── Trecho
127    Finalmente, resulta do artigo 83.°, n.os 1 e 2, do Regulamento de Execução que, se o devedor for titular, face à União, de um crédito apurado como certo, líquido e exigível e que tenha por objecto um montante apurado por uma ordem de pagamento, o contabilista procederá, decorrido o prazo indicado na nota de débito, à cobrança por compensação do crédito apurado, após ter informado o devedor quando este for uma autoridade nacional ou uma das suas entidades administrativas, com pelo menos dez dias úteis de antecedência, da sua intenção de recorrer à cobrança por compensação.

128    Por outras palavras, a cobrança de um crédito apurado como certo, líquido e exigível, após este ter sido reconhecido pelo gestor orçamental competente, pressupõe, portanto, por um lado, uma ordem de cobrança emitida por este e dirigida ao contabilista e, por outro, uma nota de débito dirigida ao devedor.

129    O contabilista é responsável pelas ordens de cobrança. Na caso de o devedor ser ele próprio titular de um crédito certo, líquido e exigível face à União, cabe‑lhe igualmente proceder à cobrança por compensação.

130    Há que sublinhar que o contabilista é obrigado a proceder a essa compensação quando o devedor não se dispôs a fazê‑lo voluntariamente.

 Quanto à decisão de 28 de Maio de 2008 e à decisão impugnada

131    No caso em apreço, a Comissão notificou à República Checa uma decisão com data de 28 de Maio de 2008 nos termos da qual a República Checa era obrigada a reembolsar o montante de 234 480 000 CZK devido, em substância, a fraudes cometidas na gestão de certos fundos atribuídos pelo programa PHARE.
────
── Extrato de dados
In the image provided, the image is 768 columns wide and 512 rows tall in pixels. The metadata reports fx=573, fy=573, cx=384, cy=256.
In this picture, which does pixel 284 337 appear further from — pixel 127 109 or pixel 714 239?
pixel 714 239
────
#### Pedidos:
#1 Segundo o trecho, qual montante a República Checa era obrigada a reembolsar nos termos da decisão de 28 de Maio de 2008?
#2 Extraia do trecho, sem alterações, a parte que começa em "127    Finalmente, resulta do" e segue até "recorrer à cobrança por compensação.".

#### Respostas completas:
#1 O montante de 234 480 000 CZK.

#2
127    Finalmente, resulta do artigo 83.°, n.os 1 e 2, do Regulamento de Execução que, se o devedor for titular, face à União, de um crédito apurado como certo, líquido e exigível e que tenha por objecto um montante apurado por uma ordem de pagamento, o contabilista procederá, decorrido o prazo indicado na nota de débito, à cobrança por compensação do crédito apurado, após ter informado o devedor quando este for uma autoridade nacional ou uma das suas entidades administrativas, com pelo menos dez dias úteis de antecedência, da sua intenção de recorrer à cobrança por compensação.